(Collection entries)
◆ ◆ ◆ ◆ ◆

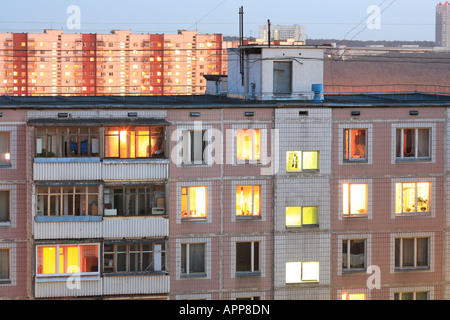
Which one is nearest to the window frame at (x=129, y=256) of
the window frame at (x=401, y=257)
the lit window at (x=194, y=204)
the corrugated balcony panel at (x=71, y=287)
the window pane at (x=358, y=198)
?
the corrugated balcony panel at (x=71, y=287)

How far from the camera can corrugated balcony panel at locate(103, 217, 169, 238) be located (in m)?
25.8

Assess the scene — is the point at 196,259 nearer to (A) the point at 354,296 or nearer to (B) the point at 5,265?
(A) the point at 354,296

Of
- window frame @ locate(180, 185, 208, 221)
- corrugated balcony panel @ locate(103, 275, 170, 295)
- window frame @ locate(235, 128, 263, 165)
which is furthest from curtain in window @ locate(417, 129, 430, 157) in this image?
corrugated balcony panel @ locate(103, 275, 170, 295)

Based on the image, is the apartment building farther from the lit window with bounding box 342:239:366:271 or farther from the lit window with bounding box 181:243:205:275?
the lit window with bounding box 181:243:205:275

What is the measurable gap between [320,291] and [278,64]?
8.39m

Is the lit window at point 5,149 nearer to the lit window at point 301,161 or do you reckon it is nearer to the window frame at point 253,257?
the window frame at point 253,257

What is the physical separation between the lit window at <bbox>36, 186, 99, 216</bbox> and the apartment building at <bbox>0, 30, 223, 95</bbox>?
106 metres

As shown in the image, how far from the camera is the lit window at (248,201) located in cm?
2639

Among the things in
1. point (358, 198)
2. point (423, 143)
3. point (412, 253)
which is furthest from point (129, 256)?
point (423, 143)

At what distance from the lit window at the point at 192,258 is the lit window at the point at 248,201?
1683mm

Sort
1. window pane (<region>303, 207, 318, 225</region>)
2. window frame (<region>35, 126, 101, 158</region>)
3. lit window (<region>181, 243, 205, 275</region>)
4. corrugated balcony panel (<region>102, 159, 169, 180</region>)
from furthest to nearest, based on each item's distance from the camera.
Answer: window pane (<region>303, 207, 318, 225</region>)
lit window (<region>181, 243, 205, 275</region>)
corrugated balcony panel (<region>102, 159, 169, 180</region>)
window frame (<region>35, 126, 101, 158</region>)

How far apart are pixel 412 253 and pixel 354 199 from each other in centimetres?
263

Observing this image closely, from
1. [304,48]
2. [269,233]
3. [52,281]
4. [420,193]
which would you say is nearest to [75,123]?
[52,281]
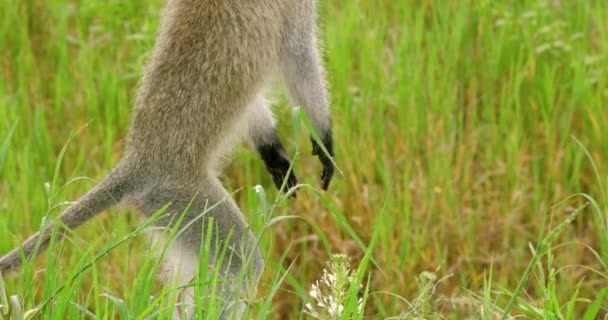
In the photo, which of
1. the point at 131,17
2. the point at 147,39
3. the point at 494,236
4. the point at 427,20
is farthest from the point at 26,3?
the point at 494,236

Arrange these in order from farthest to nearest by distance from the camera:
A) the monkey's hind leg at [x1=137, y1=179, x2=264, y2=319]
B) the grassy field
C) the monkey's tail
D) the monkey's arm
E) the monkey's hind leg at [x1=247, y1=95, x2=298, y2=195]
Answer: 1. the grassy field
2. the monkey's hind leg at [x1=247, y1=95, x2=298, y2=195]
3. the monkey's arm
4. the monkey's hind leg at [x1=137, y1=179, x2=264, y2=319]
5. the monkey's tail

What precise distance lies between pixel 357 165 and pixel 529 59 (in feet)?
4.35

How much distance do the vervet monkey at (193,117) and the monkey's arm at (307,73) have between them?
0.10 m

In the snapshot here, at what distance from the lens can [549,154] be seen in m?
6.08

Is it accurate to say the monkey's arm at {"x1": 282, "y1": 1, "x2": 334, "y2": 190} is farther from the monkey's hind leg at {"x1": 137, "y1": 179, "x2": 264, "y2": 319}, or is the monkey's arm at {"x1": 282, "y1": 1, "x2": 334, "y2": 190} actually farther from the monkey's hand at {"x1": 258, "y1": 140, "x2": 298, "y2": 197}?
the monkey's hind leg at {"x1": 137, "y1": 179, "x2": 264, "y2": 319}

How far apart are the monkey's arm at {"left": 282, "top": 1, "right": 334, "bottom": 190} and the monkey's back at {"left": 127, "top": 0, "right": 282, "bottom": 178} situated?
0.73 feet

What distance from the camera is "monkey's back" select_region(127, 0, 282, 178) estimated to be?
426 centimetres

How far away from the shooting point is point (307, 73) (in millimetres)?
4770

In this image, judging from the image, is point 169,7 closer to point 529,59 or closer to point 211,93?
point 211,93

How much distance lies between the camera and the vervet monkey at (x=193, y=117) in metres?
4.20

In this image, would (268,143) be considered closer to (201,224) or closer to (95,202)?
(201,224)

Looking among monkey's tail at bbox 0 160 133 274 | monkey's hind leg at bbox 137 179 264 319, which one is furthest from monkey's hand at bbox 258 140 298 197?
monkey's tail at bbox 0 160 133 274

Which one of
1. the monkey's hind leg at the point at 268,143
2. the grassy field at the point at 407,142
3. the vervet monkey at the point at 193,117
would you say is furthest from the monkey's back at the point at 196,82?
the grassy field at the point at 407,142

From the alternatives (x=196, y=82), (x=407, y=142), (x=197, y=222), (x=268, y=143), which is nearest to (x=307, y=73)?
(x=268, y=143)
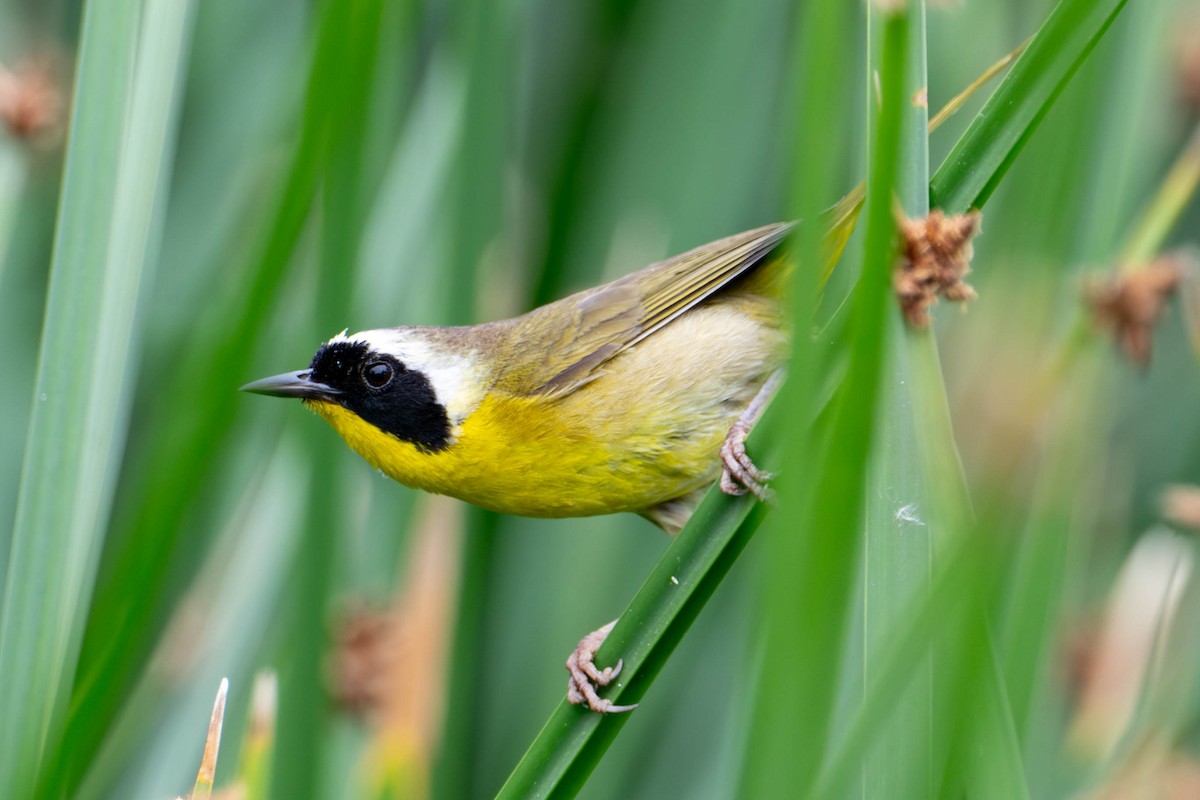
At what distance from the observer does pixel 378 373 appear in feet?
8.59

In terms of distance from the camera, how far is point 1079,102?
1318 millimetres

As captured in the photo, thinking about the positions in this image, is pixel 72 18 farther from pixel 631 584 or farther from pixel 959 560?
pixel 959 560

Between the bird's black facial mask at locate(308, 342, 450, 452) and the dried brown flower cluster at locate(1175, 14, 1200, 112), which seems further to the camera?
the dried brown flower cluster at locate(1175, 14, 1200, 112)

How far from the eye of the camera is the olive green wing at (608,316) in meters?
2.58

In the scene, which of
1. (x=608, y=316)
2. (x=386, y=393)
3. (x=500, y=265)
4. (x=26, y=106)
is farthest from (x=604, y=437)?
(x=26, y=106)

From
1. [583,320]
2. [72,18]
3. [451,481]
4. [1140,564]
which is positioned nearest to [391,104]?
[583,320]

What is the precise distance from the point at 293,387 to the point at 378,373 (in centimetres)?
21

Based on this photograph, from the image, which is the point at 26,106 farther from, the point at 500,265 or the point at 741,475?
the point at 741,475

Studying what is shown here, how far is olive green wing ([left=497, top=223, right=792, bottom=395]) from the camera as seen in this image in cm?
258

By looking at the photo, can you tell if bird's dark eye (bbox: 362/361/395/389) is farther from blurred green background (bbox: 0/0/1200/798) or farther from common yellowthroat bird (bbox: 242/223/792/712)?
blurred green background (bbox: 0/0/1200/798)

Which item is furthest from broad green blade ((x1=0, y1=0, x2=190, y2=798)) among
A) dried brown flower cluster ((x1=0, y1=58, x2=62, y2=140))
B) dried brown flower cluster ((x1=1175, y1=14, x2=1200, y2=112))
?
dried brown flower cluster ((x1=1175, y1=14, x2=1200, y2=112))

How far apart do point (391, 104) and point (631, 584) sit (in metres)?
1.31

◆ ◆ ◆ ◆ ◆

▸ **GOAL OF THE EXERCISE**: Copy the lines of the material from the line containing "How far apart do" through the end of the material.

▸ **COMPLETED EXERCISE**:
How far apart do point (391, 104) and point (631, 584) sit (in metres)?
1.31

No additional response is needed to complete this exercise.